- THE EXERCISE:
Transcribe word for word the lines spanning the line with "In the photo, between" through the end of the records.

- DATA RECORDS:
····················

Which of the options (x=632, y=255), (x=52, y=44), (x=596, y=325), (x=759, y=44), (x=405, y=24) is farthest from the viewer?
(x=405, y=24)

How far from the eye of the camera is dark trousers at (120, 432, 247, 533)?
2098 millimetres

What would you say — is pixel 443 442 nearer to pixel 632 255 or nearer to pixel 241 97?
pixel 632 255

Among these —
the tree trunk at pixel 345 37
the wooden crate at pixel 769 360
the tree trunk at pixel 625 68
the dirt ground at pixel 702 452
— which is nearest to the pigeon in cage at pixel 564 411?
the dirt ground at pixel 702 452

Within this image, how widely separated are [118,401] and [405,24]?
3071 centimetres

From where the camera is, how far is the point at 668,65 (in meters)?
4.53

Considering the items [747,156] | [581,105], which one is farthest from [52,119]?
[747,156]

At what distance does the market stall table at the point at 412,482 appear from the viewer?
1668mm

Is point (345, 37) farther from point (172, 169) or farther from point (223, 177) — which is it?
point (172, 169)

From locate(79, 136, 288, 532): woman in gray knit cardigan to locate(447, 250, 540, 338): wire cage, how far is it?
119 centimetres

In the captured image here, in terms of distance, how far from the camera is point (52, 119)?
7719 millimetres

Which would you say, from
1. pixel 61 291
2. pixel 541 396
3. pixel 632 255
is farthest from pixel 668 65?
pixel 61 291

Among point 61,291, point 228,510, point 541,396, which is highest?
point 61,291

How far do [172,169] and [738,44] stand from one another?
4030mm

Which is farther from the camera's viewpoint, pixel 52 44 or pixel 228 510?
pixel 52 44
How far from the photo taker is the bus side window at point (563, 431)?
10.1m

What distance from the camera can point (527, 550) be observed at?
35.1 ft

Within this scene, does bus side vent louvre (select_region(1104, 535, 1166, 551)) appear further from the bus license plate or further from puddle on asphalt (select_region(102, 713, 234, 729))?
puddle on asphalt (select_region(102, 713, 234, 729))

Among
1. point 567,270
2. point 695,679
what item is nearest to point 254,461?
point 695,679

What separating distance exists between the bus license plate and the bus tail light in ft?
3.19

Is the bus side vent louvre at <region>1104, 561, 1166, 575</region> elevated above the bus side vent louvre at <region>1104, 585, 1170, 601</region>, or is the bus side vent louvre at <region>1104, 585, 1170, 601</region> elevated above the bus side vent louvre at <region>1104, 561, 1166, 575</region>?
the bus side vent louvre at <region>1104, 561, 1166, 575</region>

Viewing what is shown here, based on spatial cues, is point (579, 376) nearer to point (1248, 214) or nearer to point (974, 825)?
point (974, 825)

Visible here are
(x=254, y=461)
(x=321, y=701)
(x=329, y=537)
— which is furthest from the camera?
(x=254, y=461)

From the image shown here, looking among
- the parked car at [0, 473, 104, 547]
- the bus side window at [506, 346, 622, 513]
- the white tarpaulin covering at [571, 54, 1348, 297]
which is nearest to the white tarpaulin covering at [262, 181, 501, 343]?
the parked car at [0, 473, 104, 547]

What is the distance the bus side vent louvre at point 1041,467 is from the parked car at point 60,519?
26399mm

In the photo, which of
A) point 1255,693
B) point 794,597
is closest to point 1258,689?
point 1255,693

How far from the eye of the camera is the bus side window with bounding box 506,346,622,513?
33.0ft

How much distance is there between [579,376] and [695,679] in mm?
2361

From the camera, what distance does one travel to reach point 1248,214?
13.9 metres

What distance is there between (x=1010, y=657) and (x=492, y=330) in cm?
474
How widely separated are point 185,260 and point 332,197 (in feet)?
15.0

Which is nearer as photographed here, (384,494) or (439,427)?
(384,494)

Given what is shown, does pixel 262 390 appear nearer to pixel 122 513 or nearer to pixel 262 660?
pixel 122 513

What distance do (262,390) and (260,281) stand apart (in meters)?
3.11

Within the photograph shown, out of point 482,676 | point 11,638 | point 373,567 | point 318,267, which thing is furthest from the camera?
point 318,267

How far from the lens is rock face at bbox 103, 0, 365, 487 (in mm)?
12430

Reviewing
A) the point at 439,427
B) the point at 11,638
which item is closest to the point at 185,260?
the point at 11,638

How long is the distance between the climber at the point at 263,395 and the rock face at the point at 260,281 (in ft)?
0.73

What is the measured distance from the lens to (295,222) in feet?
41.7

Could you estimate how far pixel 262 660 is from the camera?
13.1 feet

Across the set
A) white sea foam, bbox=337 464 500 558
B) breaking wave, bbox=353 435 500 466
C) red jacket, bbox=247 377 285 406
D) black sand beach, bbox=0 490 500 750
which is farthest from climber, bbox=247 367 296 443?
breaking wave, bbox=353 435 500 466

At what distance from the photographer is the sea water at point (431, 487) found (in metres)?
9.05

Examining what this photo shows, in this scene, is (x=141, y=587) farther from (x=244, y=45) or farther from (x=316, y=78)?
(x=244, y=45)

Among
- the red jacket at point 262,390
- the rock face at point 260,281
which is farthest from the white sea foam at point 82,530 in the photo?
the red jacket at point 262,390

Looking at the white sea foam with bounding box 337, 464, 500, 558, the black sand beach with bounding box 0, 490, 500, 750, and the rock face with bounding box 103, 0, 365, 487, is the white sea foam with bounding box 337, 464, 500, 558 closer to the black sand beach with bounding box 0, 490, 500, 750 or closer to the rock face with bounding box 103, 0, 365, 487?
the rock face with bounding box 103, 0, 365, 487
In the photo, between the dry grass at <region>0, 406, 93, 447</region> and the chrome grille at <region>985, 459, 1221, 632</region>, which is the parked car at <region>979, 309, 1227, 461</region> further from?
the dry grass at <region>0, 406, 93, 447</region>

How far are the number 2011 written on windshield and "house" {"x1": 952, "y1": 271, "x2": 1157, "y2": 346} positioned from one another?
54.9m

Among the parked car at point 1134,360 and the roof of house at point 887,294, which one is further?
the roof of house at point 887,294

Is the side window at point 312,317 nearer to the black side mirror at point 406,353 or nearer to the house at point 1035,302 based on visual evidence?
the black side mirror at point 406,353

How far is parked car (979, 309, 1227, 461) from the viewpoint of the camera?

····················

- TASK RESULT:
In the photo, between the dry grass at <region>0, 406, 93, 447</region> and the chrome grille at <region>985, 459, 1221, 632</region>, which is the parked car at <region>979, 309, 1227, 461</region> further from?
the dry grass at <region>0, 406, 93, 447</region>

How far are the number 2011 written on windshield and "house" {"x1": 952, "y1": 271, "x2": 1157, "y2": 346} positioned from one another?
54.9m

Among the parked car at point 1134,360 and the roof of house at point 887,294, which one is further?
the roof of house at point 887,294

Is the side window at point 312,317 nearer to the black side mirror at point 406,353 or nearer to the house at point 1035,302 based on visual evidence?
the black side mirror at point 406,353

How far is parked car (979, 309, 1227, 461) from the viewpoint of the camera?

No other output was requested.